Dale Tuggy always has great podcasts and his latest is no exception. (I said always, didn’t I?!) This week he has an interview with philosopher Michael Rota on the latter’s new book Taking Pascal’s Wager: Faith, Evidence and the Abundant Life.
I suggest you listen to the whole forty minute interview … and of course read the book too. As I offer these comments I have done the former but not, as yet, the latter. Consequently, my comments are a reaction to Rota’s description of the wager in his interview. He may well address my concerns in the book. And depending on the listener, you may believe he has provided a response to my concern in the last five or six minutes of the interview. I am not so sure.
Having laid out my caveats, I’ll now go ahead and offer my criticism based on my listen of Rota’s defense of the Pascalian wager. As Rota observes, the wager invites us to bet on Christianity, just so long as we are already positioned to consider it a live option for belief, perhaps as more likely to be true than not. In that case, and given the enormous benefits that would come with believing rightly in this matter, and the comparatively modest deficits should it turn out that Christianity is wrong, we ought to wager on Christianity.
And what does it mean to wager? As Rota observes, Pascal nowhere assumes a naive epistemic voluntarism as if we can control our beliefs like we move our arms: e.g. “Okay, I believe now!” Rather, Pascal invites us to wager by identifying with the Christian community, partaking in the Eucharist and the various other rhythms of Christian (and Catholic) life, and working our way into belief by this indirect route.
This brings me to my concern.

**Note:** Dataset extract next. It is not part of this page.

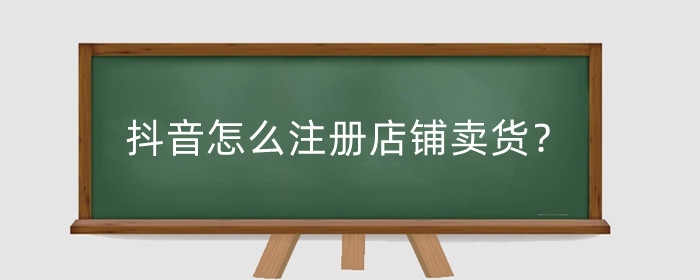抖音怎么注册店铺卖货？注册店铺卖货要钱吗？
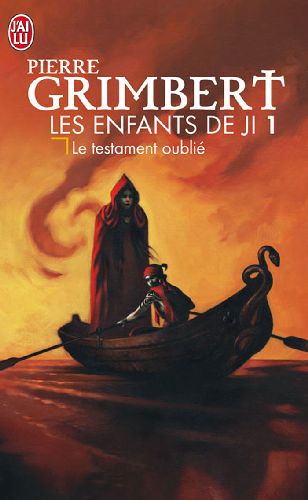 Les enfants de ji Tome 1 : Le testament oublié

I worry that Pascal’s wager undermines epistemic virtue. How so? Well, let’s say I conclude that it is perhaps more likely than not that Christianity is true. That’s enough to wager. However, I also have a general belief rooted in epistemic virtue that I ought always to consider my own cognitive biases, that I ought to devote substantial time to the problems with my own beliefs and to weighing the evidence for beliefs contrary to my own.
This leads to a problem, because if I pursue the former route — the route of pious immersion — I make it more likely that I shall believe, but I do so at the cost of epistemic virtue. By contrast, if I choose the latter route — the route of epistemic virtue — one could reasonably suppose that I make it less likely that I will end up with a deep conviction that Christianity is true. And thus I will make it more likely that I will harbor significant doubts and/or qualifications about the Christian convictions on which I presently believe I ought to wager.
In short, it would seem that a wager for Christianity is a wager against epistemic virtue. But if we assume we ought always to seek truth above all, is that a wager we should have to make?